From Figures 13 and 14, it is obvious that the radial deformation of turbine blisk follows a normal distribution with the mean μ = 2.19 × 10−3 m and the variance σ2 = 1.87 × 10−9 m. And the reliability degree R = 0.9951 is acquired, which satisfies the requirement of engineering design.
Additionally, the sensitivity analysis of blisk radial running deformation with respect to all input parameters is implemented. The analytical results including sensitivity degree and impact probability are obtained as depicted in Figure 15 and Table 3, respectively.

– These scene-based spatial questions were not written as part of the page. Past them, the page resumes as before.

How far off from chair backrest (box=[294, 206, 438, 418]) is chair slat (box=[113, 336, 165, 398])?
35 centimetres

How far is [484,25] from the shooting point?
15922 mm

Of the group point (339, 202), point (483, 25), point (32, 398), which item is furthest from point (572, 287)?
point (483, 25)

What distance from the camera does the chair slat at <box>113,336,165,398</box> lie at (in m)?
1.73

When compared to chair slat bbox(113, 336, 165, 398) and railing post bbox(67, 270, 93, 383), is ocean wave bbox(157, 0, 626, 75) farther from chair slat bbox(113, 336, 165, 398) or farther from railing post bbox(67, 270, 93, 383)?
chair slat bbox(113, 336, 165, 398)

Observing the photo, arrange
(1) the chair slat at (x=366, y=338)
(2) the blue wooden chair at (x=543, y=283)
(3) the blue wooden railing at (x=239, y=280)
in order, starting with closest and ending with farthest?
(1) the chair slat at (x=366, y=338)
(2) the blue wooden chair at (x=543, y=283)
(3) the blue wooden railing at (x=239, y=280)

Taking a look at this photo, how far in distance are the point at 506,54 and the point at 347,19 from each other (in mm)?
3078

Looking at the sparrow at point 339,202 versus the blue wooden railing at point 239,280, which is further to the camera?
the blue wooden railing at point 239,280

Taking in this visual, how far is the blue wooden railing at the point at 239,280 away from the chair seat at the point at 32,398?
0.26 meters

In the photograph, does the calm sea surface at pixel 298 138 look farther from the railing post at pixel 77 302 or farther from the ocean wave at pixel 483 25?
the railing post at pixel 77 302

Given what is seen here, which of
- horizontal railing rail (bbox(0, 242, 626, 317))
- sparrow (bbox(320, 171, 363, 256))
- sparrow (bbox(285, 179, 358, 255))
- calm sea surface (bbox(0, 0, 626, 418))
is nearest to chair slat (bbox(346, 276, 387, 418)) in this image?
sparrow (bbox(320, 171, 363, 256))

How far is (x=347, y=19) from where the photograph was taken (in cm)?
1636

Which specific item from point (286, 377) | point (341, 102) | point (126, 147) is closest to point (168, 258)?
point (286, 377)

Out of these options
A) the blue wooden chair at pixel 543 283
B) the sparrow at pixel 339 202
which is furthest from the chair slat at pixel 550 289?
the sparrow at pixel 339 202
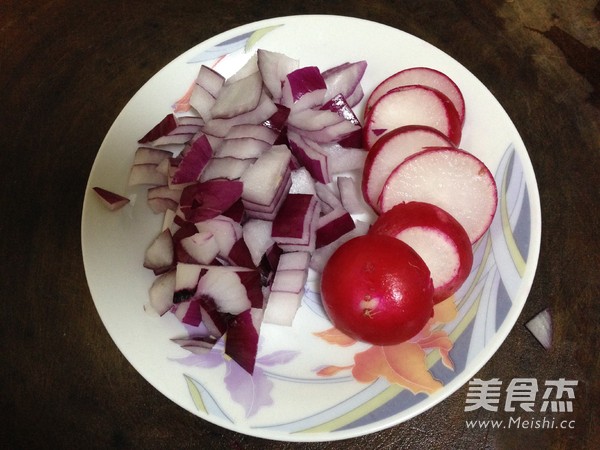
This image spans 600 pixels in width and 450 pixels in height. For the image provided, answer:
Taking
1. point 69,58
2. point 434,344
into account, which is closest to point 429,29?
point 434,344

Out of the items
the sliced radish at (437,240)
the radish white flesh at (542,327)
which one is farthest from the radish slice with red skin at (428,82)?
the radish white flesh at (542,327)

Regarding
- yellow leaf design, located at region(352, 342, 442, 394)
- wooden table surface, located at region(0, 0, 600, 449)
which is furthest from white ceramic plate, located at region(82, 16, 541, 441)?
wooden table surface, located at region(0, 0, 600, 449)

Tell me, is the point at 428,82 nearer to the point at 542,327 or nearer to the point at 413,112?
the point at 413,112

| Variable | Inlet velocity, v | Inlet pressure, pin | Outlet pressure, pout | Gas temperature, t | Material density, ρ | Angular speed, w |
|---|---|---|---|---|---|---|
| Sd | −0.054 | 0.004 | 0.012 | 0.740 | 0.006 | 0.216 |
| Id (%) | 5.23 | 0.39 | 1.16 | 71.67 | 0.62 | 20.93 |
As demonstrated in Figure 15 and Table 3, the sensitivity degrees of all input parameters have either positive or negative values. The signs are related to whether the variation of an input variable has a positive or negative correlation with the output response [23, 33]. Hence, the blisk radial deformation increases with the increase of inlet pressure, outlet pressure, gas temperature, material density, and angular speed, while with the decrease of the inlet velocity. Besides, the impact probability reveals the importance of an input variable relative to other variables. The importance of all input parameters affecting the blisk radial running deformation are successively gas temperature, angular speed, inlet velocity, outlet pressure, material density, and inlet pressure.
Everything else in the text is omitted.